(WORK TASK): Write out each line of the listing as it stands, without the images.

(DATASET SECTION):
*** Begin section ***

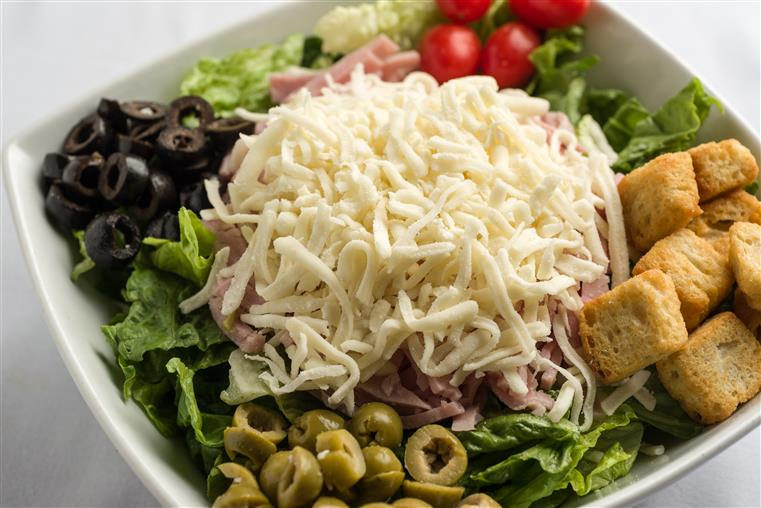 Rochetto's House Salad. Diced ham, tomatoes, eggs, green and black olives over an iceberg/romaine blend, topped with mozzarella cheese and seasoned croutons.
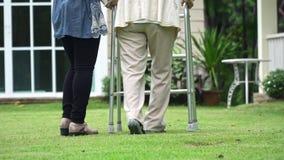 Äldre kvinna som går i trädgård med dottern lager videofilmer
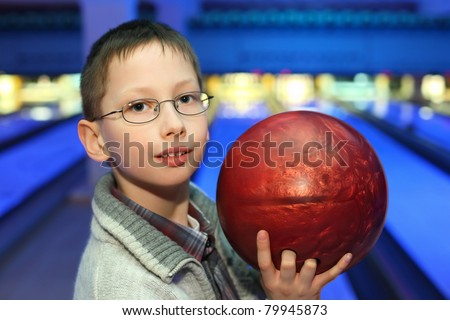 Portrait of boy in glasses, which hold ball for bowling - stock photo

*** End section ***

(ANSWER SPACE):
 Rochetto's House Salad. Diced ham, tomatoes, eggs, green and black olives over an iceberg/romaine blend, topped with mozzarella cheese and seasoned croutons.
 Äldre kvinna som går i trädgård med dottern lager videofilmer
 Portrait of boy in glasses, which hold ball for bowling - stock photo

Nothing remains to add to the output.